# 30 degrees outside



## DianeB (Nov 5, 2012)

30 outside, 74 in living areas, stovetop running 500, back rooms 67, air to stove set at a little below 1/4. Stove heating well.  Will be interesting to see how it does at 7 degrees as the winter progresses.   May need to run it close to 600 to keep up when it gets that cold.  Have used fans to help to distribute the air but we are OK with cooler bedrooms to sleep in.  Dog and Cat pretty much zombies in front of the fire.  
Using nice dry wood - perhaps 16 on the moiture scale.


----------



## ScotO (Nov 5, 2012)

supposed to get into the mid 20's here tonight in the central PA mountains.  We're cruising along with some good silver maple and elm, not sure what the stove's at but it's around 78 in here, and there's windows open.....


----------



## lopiliberty (Nov 5, 2012)

Is that all the warmer it is inside?  Its 28 outside here and 87 inside.  I don't think I'm going to reload before bed which is very soon.


----------



## pen (Nov 5, 2012)

lopiliberty said:


> 87 inside. I don't think I'm going to reload


 
If you do reload, you deserve to drown in your own sweat!

pen


----------



## pen (Nov 5, 2012)

DianeB said:


> 30 outside, 74 in living areas, stovetop running 500, back rooms 67, air to stove set at a little below 1/4. Stove heating well. Will be interesting to see how it does at 7 degrees as the winter progresses. May need to run it close to 600 to keep up when it gets that cold. Have used fans to help to distribute the air but we are OK with cooler bedrooms to sleep in. Dog and Cat pretty much zombies in front of the fire.
> Using nice dry wood - perhaps 16 on the moiture scale.


 

You have just described wood burning nirvana.

Well done.

pen


----------



## DianeB (Nov 5, 2012)

lopiliberty said:


> Is that all the warmer it is inside? Its 28 outside here and 87 inside. I don't think I'm going to reload before bed which is very soon.

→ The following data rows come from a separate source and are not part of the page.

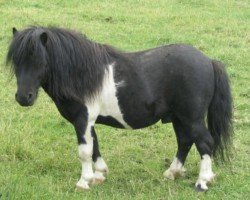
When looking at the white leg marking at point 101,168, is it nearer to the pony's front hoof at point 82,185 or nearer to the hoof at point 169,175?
the pony's front hoof at point 82,185

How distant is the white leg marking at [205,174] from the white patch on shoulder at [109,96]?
1049 mm

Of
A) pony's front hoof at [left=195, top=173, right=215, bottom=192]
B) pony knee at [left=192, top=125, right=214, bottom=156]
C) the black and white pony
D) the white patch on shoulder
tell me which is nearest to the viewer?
the black and white pony

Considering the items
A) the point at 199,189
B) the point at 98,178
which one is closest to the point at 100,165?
the point at 98,178

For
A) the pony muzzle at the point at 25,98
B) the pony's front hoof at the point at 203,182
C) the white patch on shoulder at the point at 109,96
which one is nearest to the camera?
the pony muzzle at the point at 25,98

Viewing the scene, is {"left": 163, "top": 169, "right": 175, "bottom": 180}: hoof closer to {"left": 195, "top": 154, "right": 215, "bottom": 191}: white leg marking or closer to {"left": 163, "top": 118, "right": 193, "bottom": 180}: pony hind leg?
{"left": 163, "top": 118, "right": 193, "bottom": 180}: pony hind leg

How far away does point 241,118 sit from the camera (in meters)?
7.29

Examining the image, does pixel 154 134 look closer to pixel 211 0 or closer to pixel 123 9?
pixel 123 9

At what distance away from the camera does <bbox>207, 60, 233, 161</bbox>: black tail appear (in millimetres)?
5125

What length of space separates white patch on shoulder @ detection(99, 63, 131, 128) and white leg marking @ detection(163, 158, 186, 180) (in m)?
0.97

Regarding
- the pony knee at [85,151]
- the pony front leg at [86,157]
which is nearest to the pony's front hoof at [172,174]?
the pony front leg at [86,157]

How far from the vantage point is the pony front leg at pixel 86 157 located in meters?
4.96

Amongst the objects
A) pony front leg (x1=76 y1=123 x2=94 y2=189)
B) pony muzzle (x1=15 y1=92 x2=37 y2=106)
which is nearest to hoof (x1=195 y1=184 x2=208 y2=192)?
pony front leg (x1=76 y1=123 x2=94 y2=189)

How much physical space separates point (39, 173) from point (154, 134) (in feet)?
6.47

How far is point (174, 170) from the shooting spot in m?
5.46
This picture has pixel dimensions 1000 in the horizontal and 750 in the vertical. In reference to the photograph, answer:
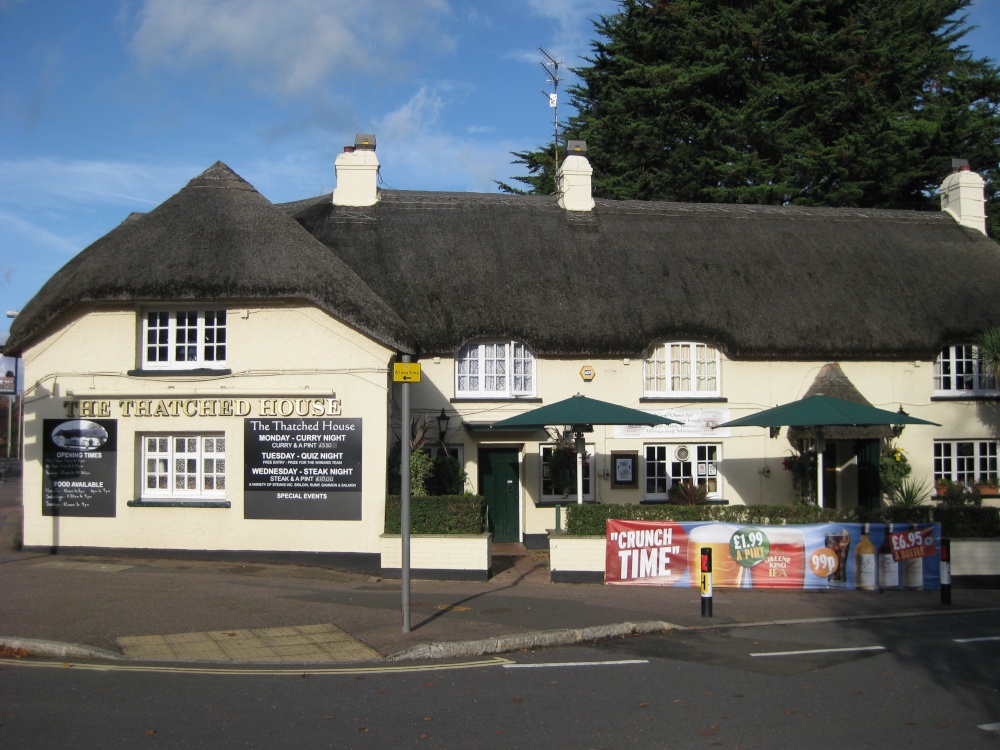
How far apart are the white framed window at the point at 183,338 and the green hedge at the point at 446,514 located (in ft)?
15.6

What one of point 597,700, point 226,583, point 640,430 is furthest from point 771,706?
point 640,430

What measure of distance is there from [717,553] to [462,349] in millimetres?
7065

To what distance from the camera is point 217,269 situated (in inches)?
658

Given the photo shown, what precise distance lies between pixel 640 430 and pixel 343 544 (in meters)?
7.29

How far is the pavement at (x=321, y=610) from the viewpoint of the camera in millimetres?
10273

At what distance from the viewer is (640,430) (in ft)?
67.0

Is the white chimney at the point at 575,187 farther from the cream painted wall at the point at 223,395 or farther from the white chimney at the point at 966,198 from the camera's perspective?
the white chimney at the point at 966,198

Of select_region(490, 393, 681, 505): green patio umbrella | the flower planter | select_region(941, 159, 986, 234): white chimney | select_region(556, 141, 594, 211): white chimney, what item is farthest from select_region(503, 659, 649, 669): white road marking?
select_region(941, 159, 986, 234): white chimney

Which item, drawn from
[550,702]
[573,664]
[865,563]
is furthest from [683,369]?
[550,702]

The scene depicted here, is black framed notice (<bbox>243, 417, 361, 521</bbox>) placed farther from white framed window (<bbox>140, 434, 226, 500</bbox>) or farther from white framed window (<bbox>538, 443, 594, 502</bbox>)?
white framed window (<bbox>538, 443, 594, 502</bbox>)

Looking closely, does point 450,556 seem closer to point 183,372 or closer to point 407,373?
point 407,373

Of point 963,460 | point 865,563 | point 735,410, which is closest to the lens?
point 865,563

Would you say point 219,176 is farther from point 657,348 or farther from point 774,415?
point 774,415

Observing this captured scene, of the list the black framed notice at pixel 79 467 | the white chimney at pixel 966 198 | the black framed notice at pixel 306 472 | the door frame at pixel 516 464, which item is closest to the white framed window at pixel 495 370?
the door frame at pixel 516 464
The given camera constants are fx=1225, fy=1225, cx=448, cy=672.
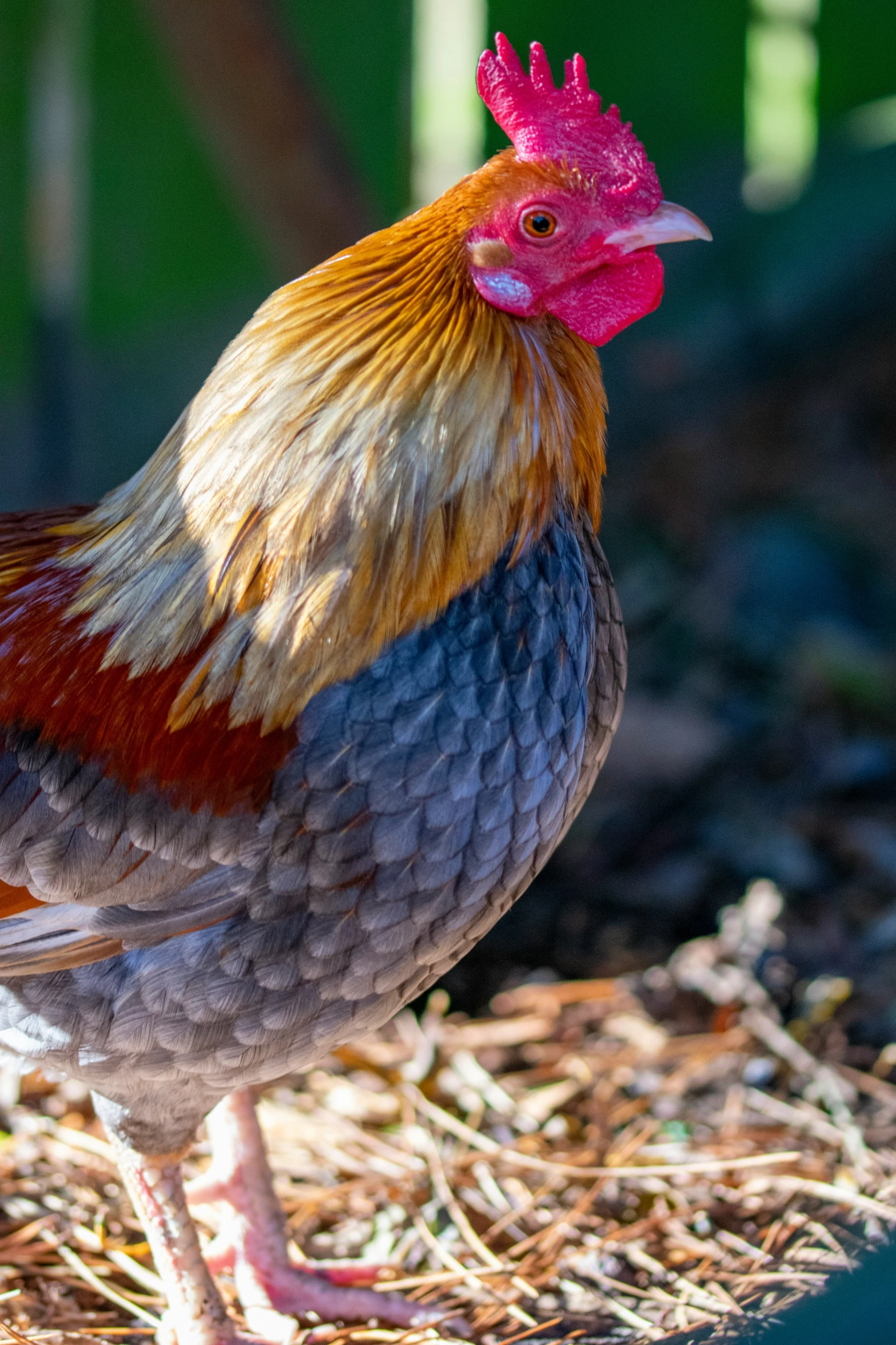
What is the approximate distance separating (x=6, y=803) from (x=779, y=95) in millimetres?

 Open some windows like Scotty...


----------



## corey21 (Nov 5, 2012)

It is a little cold at my house waiting for the new door gasket to set up.


----------



## lopiliberty (Nov 5, 2012)

Thats what happens in this cold at night and mild during the day weather.  Been starting fires everynight and today i just kept it going because i was to lazy to have to build one tonight.  Have to take the consequences for my laziness


----------



## lopiliberty (Nov 5, 2012)

DianeB said:


> Open some windows like Scotty...


 
Usually window is open but since its cold out and fire is going out, want to keep as much heat in as I can so I don't have to start ANOTHER fire in the morning


----------



## BrotherBart (Nov 5, 2012)

34 outside. 79 downstairs and 72 upstairs. Going to mid twenties tonight and the 30 is munching on a load with dancing blue flames that is gonna be burning for a long time.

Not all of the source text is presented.